TVA Natural Resources professionals are working together with the University of Tennessee on a partnership project that is reminiscent of a hallmark piece of TVA’s original stewardship mission: reforestation.

FEBRUARY 22, 2018—When you think about TVA, you think about a lot of things: electricity, economic development, flood control, hydropower, dams, navigation, water quality and much more. But did you know that planting trees to improve both the land and water resources in the Valley was a big part of TVA’s primary mission from the beginning? Listed as priority number two in the TVA Act of 1933, the agency was “to provide for the reforestation and proper use of marginal lands in the Tennessee Valley.

And so it did. TVA personnel went to work immediately planting trees throughout the erosion-riddled Valley. By 1949, they had sowed the 200 millionth tree in the region; by 1967, the millionth acre had been replanted.

Past plantings

By the early 1960s, the forestry program began to emphasize quality over quantity. Tree geneticists started to focus on not only cultivating and planting trees, but cultivating and planting the hardiest, most disease resistant trees.

“They turned their attention to species with high ecological and economic value such as walnuts, sugar maples, chestnuts, hemlocks and oaks,” says Chris Cooper, manager of Natural Resources Management, East Operations for TVA. “They worked to create genetically superior trees that could better survive droughts, blight and pests that periodically challenge the health of the tree species in the southern Appalachian region.”

black and white shot of tva forestry work

The 1974 TVA Annual Report said: “TVA maintains one of the few research teams in the U.S. concentrating on the genetics and physiology of high-value hardwood species with emphasis on improving the trees’ genetic potential for growth rate, form and pest resistance.
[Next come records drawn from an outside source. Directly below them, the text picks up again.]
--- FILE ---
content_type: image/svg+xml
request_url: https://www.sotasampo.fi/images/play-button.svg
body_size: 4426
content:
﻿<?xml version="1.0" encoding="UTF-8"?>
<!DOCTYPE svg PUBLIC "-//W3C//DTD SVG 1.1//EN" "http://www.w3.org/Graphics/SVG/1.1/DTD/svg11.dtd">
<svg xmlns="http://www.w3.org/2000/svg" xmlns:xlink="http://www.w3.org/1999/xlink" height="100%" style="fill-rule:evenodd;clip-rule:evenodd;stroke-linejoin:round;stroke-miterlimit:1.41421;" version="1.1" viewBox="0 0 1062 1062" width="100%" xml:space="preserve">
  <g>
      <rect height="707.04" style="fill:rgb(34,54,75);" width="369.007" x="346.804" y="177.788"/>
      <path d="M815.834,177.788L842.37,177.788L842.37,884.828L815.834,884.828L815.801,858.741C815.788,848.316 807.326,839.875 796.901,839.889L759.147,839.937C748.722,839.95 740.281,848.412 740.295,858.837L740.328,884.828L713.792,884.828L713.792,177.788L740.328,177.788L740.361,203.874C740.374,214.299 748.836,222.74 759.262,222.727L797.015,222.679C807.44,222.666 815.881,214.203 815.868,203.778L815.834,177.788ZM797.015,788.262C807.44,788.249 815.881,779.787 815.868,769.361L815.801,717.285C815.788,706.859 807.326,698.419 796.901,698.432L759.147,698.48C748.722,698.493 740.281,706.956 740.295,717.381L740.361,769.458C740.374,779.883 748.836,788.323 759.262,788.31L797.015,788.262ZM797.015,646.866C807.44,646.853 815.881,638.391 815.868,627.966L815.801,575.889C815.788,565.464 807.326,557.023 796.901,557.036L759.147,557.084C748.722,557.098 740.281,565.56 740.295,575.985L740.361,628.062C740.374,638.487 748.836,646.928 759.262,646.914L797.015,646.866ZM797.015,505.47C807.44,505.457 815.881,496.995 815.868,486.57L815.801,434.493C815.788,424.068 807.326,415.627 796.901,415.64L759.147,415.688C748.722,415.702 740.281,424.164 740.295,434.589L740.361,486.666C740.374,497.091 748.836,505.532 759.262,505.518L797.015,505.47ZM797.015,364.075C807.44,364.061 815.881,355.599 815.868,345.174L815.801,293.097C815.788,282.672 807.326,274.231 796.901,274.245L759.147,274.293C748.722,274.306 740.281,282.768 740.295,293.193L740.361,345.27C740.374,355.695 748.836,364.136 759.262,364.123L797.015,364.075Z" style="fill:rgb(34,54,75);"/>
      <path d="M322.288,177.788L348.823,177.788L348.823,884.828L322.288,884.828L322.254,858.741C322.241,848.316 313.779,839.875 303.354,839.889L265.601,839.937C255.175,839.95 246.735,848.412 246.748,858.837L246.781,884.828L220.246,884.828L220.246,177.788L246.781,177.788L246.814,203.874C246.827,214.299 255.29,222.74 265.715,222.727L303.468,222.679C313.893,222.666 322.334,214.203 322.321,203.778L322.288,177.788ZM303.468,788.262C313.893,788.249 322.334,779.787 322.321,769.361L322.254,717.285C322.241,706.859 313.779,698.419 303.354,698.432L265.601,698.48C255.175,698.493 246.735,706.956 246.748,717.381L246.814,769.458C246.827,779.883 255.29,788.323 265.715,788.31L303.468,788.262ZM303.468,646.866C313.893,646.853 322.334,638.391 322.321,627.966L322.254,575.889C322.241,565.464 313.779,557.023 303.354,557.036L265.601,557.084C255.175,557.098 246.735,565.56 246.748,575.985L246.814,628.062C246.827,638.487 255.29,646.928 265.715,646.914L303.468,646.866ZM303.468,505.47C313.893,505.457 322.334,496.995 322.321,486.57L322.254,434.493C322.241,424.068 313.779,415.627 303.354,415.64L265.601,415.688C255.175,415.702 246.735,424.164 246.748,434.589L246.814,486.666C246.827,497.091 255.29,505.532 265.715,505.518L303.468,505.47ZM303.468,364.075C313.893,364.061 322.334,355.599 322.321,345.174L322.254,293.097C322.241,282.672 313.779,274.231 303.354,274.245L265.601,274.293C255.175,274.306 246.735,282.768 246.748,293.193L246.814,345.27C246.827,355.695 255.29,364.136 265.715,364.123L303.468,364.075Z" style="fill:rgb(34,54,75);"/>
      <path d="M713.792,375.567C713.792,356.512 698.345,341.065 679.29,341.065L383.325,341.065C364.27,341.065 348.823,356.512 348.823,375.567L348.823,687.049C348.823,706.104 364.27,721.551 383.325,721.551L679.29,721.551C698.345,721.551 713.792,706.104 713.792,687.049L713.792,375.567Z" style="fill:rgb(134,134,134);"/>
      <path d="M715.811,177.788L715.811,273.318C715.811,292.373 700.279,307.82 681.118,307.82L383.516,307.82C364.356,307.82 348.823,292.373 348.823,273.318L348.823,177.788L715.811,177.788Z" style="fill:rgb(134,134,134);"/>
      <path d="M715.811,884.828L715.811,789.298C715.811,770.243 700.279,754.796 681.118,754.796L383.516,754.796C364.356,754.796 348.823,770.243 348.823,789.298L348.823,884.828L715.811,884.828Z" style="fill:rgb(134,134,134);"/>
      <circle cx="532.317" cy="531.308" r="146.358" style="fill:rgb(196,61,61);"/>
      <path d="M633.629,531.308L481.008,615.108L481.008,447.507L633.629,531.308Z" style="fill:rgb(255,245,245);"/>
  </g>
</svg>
Seed orchards have been established containing selected species that will improve the forest resource base and foster better industrial and economic development.”

Work continued apace, with tree planting on dam reservoirs and other public lands throughout the Tennessee Valley, until 1982, when the program was suspended by TVA, and certain species picked up by the U.S. Forest Service, and—five years later—by the Tree Improvement Program at the University of Tennessee and Tennessee Division of Forestry.

New trees at Norris

Now, through an initiative led by UT’s Scott Schlarbaum, professor of Forestry, Wildlife and Fisheries, and TVA’s Chris Cooper and Tim Pruitt, watershed representative, 700 red oak seedlings will be planted in a decimated (by beetles) loblolly pine seed orchard on Norris Reservoir this week. And not just any red oaks. “These trees are a direct legacy from the TVA tree improvement program more than 50 years ago,” Schlarbaum says. “They are directly descended from TVA’s work at Wautaga Lake near the Cherokee National Forest.”

woman planting trees

The trees being planted at Norris are about two years old, and are grown from a collection of seeds from the best trees cultivated over many years of work. They were meticulously selected for growth, form and acorn yield, among other characteristics.

“We will bring these to the field, plant them, put up deer cages and other precautions, and study them,” Schlarbaum explains. “We’ll track them, grow them, select the genetically best and eventually collect seeds acorns for general reforestation in the eastern Tennessee River Valley. These are the prototypes for other trees in the future.”

That future will be filled with beautiful, strong hardwoods our children—and their children—can enjoy. “This is a sustainability project that will pay for hundreds of years,” says Cooper. “It’s not short term; it’s not really for us. It’s for a beautiful Valley ever after.”